EXCERPTED TEXT:
========================================

That was kind of badly phrased on my part. I suppose I meant more enjoying working hard. I do have a low opinion of folks that don’t pull their weight such that others have to work harder to make up for them. Everybody should try and do their job to some level of competency for the sake of their co-workers (if any) if nothing else.
But I don’t love it, because I don’t love my job (I also don’t dislike it). I do regard it as a job rather than a career and for me it is very transactional. I work hard as necessary and nobody has ever had any complaints about my work ethic. But the concept that hard work is it’s own reward is kinda alien to me.
I understand what you’re saying. I really don’t think there’s anything wrong with viewing work as transactional. I’ve always viewed it as horseshit that work is an intrinsic good.
My FIL keeps asking me when I’m going to become development director at my agency. I know my CEO has thought about it too. I guess the assumption is that any promotion is good, but for me, it’s not good. It’s a very social job where work-life balance is difficult and I’m already doing my dream job, and getting pretty well paid at that. I do not want to schmooze corporations. I want to write and administer grants.
Interestingly, when my boss was hired as development director, I was present for the interview, and they asked her what her goals were for the next five years. She said, “Nothing in particular.” She had no desire to constantly ladder climb. She just wanted to be happy in the role she was in. She was the most obviously qualified candidate and she’s been great. She’s about my age. I wonder how some people in older generations would think about an interview response like that.

========================================

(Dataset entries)
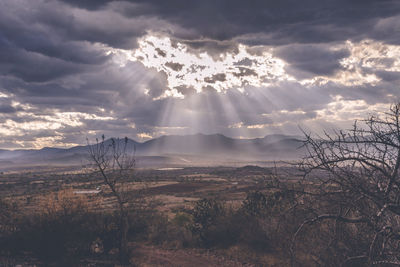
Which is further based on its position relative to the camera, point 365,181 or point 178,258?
point 178,258

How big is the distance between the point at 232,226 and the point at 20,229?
33.3ft

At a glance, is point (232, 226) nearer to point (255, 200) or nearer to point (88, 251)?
point (255, 200)

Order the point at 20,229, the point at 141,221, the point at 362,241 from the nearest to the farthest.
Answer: the point at 362,241 < the point at 20,229 < the point at 141,221

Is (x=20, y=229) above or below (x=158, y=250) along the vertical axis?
above

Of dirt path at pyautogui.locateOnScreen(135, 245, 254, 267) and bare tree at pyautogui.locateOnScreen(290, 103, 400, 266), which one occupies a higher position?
bare tree at pyautogui.locateOnScreen(290, 103, 400, 266)

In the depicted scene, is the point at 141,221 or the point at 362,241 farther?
the point at 141,221

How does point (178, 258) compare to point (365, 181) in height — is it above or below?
below

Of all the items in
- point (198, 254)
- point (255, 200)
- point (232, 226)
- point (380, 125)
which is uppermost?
point (380, 125)

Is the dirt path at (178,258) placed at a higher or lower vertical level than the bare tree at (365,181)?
lower

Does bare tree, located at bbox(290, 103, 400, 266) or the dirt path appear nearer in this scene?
bare tree, located at bbox(290, 103, 400, 266)

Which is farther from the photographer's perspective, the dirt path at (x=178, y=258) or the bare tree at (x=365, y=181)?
the dirt path at (x=178, y=258)

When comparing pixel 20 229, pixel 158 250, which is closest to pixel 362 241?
pixel 158 250

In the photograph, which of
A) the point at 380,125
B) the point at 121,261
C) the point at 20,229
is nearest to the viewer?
the point at 380,125

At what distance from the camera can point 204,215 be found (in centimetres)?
1725
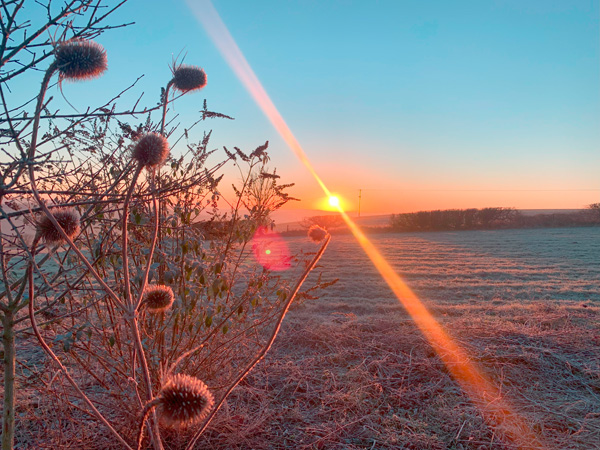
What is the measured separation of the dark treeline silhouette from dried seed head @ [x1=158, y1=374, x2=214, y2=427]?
29347 mm

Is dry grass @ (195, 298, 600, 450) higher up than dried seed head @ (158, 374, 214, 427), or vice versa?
dried seed head @ (158, 374, 214, 427)

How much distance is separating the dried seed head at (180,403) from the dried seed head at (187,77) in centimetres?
147

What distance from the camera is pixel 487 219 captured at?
28.2 m

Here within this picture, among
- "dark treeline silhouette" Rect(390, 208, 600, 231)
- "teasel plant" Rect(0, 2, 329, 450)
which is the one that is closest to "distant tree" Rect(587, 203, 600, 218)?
"dark treeline silhouette" Rect(390, 208, 600, 231)

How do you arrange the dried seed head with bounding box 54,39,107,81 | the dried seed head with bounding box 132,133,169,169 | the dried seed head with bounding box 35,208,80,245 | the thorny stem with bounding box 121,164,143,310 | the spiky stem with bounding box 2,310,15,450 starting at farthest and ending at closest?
1. the spiky stem with bounding box 2,310,15,450
2. the dried seed head with bounding box 54,39,107,81
3. the dried seed head with bounding box 35,208,80,245
4. the dried seed head with bounding box 132,133,169,169
5. the thorny stem with bounding box 121,164,143,310

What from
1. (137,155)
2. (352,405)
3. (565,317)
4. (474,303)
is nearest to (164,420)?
(137,155)

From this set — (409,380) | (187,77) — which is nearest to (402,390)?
(409,380)

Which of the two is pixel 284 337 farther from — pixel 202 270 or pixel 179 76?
pixel 179 76

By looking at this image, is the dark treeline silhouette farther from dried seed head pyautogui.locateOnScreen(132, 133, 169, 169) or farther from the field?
dried seed head pyautogui.locateOnScreen(132, 133, 169, 169)

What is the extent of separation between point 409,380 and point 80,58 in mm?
3640

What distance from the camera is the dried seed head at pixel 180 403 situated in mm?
1104

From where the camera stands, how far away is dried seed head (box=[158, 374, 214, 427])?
110 centimetres

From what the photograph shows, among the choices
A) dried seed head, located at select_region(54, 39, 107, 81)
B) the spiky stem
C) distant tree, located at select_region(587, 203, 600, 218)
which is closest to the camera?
dried seed head, located at select_region(54, 39, 107, 81)

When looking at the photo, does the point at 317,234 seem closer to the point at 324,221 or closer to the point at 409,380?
the point at 324,221
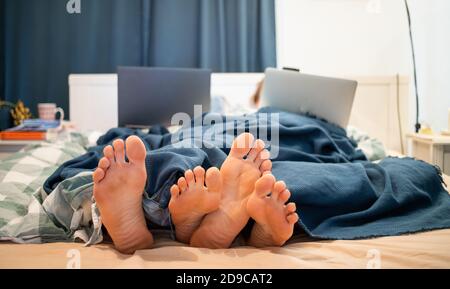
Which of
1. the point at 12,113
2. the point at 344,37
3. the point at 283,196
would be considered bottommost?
the point at 283,196

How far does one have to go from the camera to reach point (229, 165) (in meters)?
0.69

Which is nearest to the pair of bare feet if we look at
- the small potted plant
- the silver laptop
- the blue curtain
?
the silver laptop

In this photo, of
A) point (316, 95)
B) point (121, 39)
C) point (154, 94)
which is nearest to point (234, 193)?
point (316, 95)

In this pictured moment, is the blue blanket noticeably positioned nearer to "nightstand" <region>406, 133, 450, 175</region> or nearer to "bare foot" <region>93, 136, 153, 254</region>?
"bare foot" <region>93, 136, 153, 254</region>

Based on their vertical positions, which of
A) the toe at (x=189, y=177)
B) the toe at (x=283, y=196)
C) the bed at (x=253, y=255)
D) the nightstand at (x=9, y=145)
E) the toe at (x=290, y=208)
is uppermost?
the toe at (x=189, y=177)

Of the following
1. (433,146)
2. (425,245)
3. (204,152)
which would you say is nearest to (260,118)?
(204,152)

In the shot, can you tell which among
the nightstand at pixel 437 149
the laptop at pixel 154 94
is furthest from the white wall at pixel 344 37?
the laptop at pixel 154 94

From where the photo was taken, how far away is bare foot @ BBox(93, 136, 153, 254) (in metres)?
0.62

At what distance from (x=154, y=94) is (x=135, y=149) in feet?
3.50

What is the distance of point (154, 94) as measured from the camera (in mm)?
1665

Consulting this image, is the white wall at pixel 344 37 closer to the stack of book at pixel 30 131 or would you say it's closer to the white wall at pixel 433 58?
the white wall at pixel 433 58

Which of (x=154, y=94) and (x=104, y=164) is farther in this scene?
(x=154, y=94)

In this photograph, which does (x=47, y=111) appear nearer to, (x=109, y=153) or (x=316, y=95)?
(x=316, y=95)

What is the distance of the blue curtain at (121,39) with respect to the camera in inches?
97.2
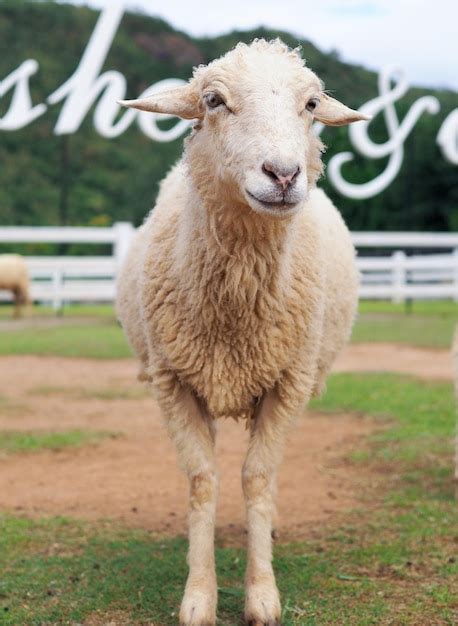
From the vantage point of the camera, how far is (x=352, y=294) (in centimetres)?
521

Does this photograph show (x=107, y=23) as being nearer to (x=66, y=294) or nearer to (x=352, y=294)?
(x=66, y=294)

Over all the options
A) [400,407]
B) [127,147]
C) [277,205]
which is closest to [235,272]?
[277,205]

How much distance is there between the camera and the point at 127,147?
62.2 metres

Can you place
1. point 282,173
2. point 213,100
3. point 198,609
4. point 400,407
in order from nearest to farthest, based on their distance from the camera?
point 282,173 < point 198,609 < point 213,100 < point 400,407

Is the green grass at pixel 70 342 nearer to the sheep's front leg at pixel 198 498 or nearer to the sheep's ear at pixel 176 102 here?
the sheep's front leg at pixel 198 498

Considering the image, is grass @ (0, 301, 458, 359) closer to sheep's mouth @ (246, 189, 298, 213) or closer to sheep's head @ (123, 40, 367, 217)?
sheep's head @ (123, 40, 367, 217)

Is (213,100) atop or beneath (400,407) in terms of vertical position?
atop

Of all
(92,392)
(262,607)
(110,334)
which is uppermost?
(262,607)

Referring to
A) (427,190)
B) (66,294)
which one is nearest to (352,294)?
(66,294)

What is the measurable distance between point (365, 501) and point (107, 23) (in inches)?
717

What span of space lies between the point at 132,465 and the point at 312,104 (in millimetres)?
3392

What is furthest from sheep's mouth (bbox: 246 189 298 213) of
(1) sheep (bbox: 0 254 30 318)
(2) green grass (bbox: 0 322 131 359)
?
(1) sheep (bbox: 0 254 30 318)

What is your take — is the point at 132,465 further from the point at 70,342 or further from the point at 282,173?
the point at 70,342

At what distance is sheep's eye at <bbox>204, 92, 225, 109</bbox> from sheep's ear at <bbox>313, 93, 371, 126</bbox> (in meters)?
0.42
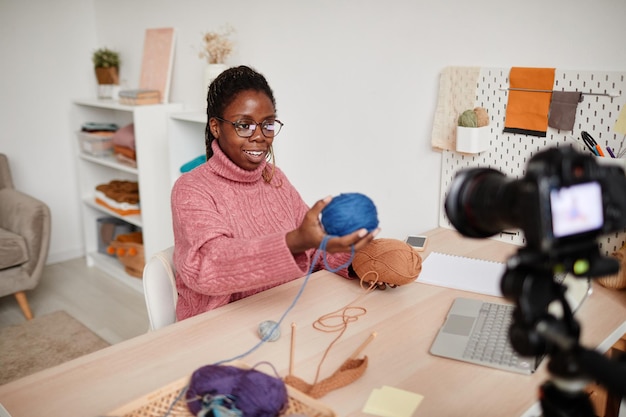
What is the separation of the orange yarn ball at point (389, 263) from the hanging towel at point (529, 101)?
592 mm

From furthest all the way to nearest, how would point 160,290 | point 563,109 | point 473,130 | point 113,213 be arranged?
1. point 113,213
2. point 473,130
3. point 563,109
4. point 160,290

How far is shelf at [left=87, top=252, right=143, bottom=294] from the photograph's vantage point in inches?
134

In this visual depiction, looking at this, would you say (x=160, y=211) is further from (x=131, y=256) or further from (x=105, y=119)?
(x=105, y=119)

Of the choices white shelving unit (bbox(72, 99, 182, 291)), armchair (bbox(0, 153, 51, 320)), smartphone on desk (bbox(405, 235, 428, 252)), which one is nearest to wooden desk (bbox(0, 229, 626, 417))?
smartphone on desk (bbox(405, 235, 428, 252))

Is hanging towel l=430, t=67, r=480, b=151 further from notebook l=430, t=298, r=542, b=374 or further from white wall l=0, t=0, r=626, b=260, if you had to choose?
notebook l=430, t=298, r=542, b=374

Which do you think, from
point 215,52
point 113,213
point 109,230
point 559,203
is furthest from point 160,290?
point 109,230

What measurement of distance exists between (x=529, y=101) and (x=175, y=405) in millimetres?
1317

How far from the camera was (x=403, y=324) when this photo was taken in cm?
132

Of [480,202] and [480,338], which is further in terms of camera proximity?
[480,338]

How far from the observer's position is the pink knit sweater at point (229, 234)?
1.30 m

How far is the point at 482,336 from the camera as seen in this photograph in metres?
1.25

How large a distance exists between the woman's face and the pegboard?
1.78ft

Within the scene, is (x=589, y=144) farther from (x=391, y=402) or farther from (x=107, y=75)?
(x=107, y=75)

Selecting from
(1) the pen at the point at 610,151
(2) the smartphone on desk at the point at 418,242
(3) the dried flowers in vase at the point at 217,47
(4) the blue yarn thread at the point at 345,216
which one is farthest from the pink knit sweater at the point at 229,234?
(3) the dried flowers in vase at the point at 217,47
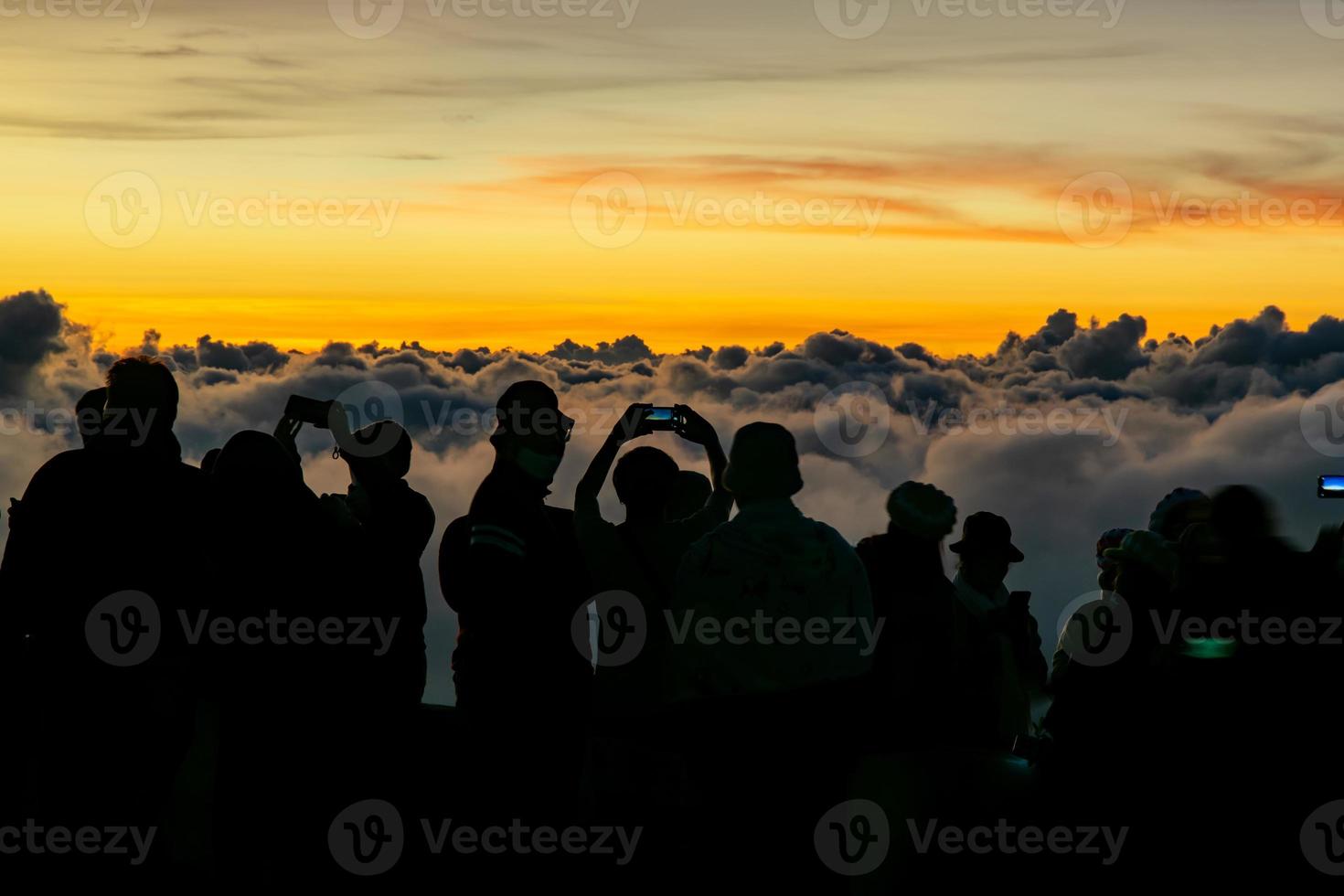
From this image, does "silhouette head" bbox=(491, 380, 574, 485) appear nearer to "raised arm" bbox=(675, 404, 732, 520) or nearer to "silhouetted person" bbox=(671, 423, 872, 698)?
"silhouetted person" bbox=(671, 423, 872, 698)

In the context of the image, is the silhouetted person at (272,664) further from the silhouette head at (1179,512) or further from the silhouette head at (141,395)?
the silhouette head at (1179,512)

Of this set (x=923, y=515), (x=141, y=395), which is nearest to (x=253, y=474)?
(x=141, y=395)

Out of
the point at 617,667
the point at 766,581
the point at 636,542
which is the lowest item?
the point at 617,667

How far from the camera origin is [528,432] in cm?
572

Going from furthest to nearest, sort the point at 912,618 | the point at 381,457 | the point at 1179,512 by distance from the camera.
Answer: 1. the point at 1179,512
2. the point at 381,457
3. the point at 912,618

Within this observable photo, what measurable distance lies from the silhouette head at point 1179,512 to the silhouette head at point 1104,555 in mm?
167

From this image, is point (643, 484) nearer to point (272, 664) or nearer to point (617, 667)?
point (617, 667)

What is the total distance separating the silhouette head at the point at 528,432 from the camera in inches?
224

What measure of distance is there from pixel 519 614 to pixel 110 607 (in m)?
1.35

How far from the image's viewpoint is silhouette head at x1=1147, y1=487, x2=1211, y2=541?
24.4 feet

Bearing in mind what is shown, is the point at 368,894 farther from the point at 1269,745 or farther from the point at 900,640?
the point at 1269,745

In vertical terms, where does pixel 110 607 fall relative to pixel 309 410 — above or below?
below

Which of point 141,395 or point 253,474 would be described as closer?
point 141,395

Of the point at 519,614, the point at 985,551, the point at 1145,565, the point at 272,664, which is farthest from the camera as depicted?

========================================

CHECK YOUR UNDERSTANDING:
1 > In the passage about work attitudes, rewrite the section from "But I don’t" up to and including "an intrinsic good.", replacing "transactional" with "practical".
2 > Using the passage about work attitudes, decide whether each statement below agrees with it. Answer yes or no for each, and quote the words that settle it.
(a) The first writer dislikes their job.
(b) When asked about her goals for the next five years, the boss answered, "Nothing in particular."
(c) The writer whose father-in-law keeps asking about a promotion wants to become development director.
3 > Continue the passage about work attitudes from its last sentence.

EXERCISE RESPONSES:
1 >
But I don’t love it, because I don’t love my job (I also don’t dislike it). I do regard it as a job rather than a career and for me it is very practical. I work hard as necessary and nobody has ever had any complaints about my work ethic. But the concept that hard work is it’s own reward is kinda alien to me.
I understand what you’re saying. I really don’t think there’s anything wrong with viewing work as practical. I’ve always viewed it as horseshit that work is an intrinsic good.

2 >
(a) No: "I don’t love my job (I also don’t dislike it)"
(b) Yes: "She said, “Nothing in particular.”"
(c) No: "I guess the assumption is that any promotion is good, but for me, it’s not good."

3 >
I do think young people tend to have higher expectations in that they expect a worthwhile job to be their passion or to provide fulfillment. I fully admit to feeling that way about work, but the fact that I happen to have that is luck more than anything else.
Work is an intrinsic good. If everyone stopped working, we’d all die. The notion that work should be optional is an illusion enabled by the hard work of others in the past and present.
Everyone able to work should attempt to support themselves through work if they can’t support themselves without it. If you don’t, you are forcing someone else to work harder on your behalf, and you are taking charitable respurces from people who really need it.
The reason the baby boomers didn’t retire early is becausevthey didn’t have their own baby boomers to build up such a reserve of wealth that they could afford to. Rather than dunking on them, we should thank them for their thrift and hard work.
If work was an intrinsic good, that would mean people should work regardless of whether they needed the income because the act of work is worthwhile in itself. Work (actually money) is an instrumental good - you are either working to earn the money to live or to buy yourself luxuries or if you are lucky, because your work makes you happy (happiness is an intrinsic good)
Let me rephrase: Work is an intrinsic good for society. You can’t have a society that functions where people can choose not to work and still expect to be supported.
The fact that people need to work to survive means inculcating the value that work is an intrinsic good is a good thing. Telling people that work is nothing more than wage slavery to a ruling class is setting them up for a lifetime of disappointment and poor results if they bring their attitude to the workplace.
Muy wife’s direct report who is always complaining about work and taking time off for ‘stress’ just got passed up for a major promotion she wanted. Too much maintenance. She built a rep for herself, and now will have to work long and hard to repair it if she wants to succeed in her career.
Whoever taught her to have the attitude she has towards work did her a grave disservice.
The number one group telling people that is the employer. When employers try to keep wages down, resist any kind of work life balance, and lay people off at the first sign of trouble they are not signaling that work is good and that workers are respected. They are signaling that workers who stay loyal are suckers.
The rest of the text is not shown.